Cassini's first year in orbit around Saturn was highlighted by two close flybys of Enceladus that enabled the ISS imaging experiment to map 60 finer spatial resolutions than the best Voyager coverage (< 1km/pixel). Fracturing and tectonic modification of the surface is much more pervasive than previously recognized, tectonic resurfacing has likely played a major role in producing the youthful appearance of Enceladus. Regions that were previously mapped from Voyager as "smooth plains" are now seen at sub-kilometer size-scales to be disrupted by extensive networks of fractures and grooves. The surface is regionally divided by diverse styles of tectonic features that we interpret to include deep rifts, horst-and-graben terrains, folded ridges, braided or vermicular networks of grooves, and a ubiquitous spidery network of sub-parallel, curvilinear, high-angle cracks that appear to dissect topographic structures into vertical slabs.

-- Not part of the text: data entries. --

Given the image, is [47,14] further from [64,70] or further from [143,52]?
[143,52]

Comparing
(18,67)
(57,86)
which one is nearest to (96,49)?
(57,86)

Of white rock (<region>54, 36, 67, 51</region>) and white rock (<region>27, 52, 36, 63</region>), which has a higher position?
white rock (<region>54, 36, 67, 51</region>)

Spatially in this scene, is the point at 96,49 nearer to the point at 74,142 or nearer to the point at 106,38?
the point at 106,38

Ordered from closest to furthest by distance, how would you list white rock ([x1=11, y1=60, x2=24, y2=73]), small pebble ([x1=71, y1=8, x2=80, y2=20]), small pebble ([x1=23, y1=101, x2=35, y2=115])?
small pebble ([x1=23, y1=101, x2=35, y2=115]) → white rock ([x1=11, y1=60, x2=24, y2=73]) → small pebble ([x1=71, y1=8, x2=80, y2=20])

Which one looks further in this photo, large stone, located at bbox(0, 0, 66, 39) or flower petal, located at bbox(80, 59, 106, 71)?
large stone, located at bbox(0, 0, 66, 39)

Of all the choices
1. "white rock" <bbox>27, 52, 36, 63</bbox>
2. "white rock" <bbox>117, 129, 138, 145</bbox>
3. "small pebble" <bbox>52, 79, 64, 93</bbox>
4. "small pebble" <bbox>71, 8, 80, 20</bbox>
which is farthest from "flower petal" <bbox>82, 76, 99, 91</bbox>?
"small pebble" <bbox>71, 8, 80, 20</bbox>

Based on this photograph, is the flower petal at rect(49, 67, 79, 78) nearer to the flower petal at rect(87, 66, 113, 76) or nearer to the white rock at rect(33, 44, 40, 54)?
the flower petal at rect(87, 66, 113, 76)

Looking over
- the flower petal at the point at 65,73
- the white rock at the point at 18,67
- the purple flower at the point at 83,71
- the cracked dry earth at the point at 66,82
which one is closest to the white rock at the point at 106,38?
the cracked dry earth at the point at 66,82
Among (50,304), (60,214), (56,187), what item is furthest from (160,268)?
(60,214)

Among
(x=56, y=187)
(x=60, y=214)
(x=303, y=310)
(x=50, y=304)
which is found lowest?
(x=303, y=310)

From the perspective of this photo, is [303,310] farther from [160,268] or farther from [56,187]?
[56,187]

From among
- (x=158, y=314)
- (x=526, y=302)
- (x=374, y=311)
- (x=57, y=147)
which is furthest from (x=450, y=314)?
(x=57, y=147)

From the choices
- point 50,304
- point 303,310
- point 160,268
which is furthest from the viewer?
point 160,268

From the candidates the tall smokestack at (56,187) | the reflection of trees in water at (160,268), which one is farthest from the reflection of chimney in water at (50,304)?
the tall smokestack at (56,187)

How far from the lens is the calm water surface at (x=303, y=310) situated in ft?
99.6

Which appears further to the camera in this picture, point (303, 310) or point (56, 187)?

ISS color images of morphologically youthful fractures, including a prominent set over the South Pole, reveal relatively blue fault scarps that may represent exposed wall-outcrops of coarse-grained ice. Possible evidence for past cryovolcanism includes kilometer-scale ridges and linear arrays of rounded domes that appear to have extruded through preexisting surface fractures. Some wrinkled, flow-like features with lobate margins are found near the ridge and dome features, but it is unclear if they are volcanic flows or tectonically folded grooved-terrain. New details of viscously-relaxed craters, first seen by Voyager, include central dome features with structurally breached summits and polygonal craters with lobate, rampart-like rims. Among the most mysterious newly-discovered features are small, sub-kilometer-sized dark spots and circular pits that sometimes cluster in a honeycomb like patterns near faults and scarps. Their origin is unknown, but perhaps the pits and dark spots identify sites of explosive venting of subsurface volatiles through fractures or volcanic conduits.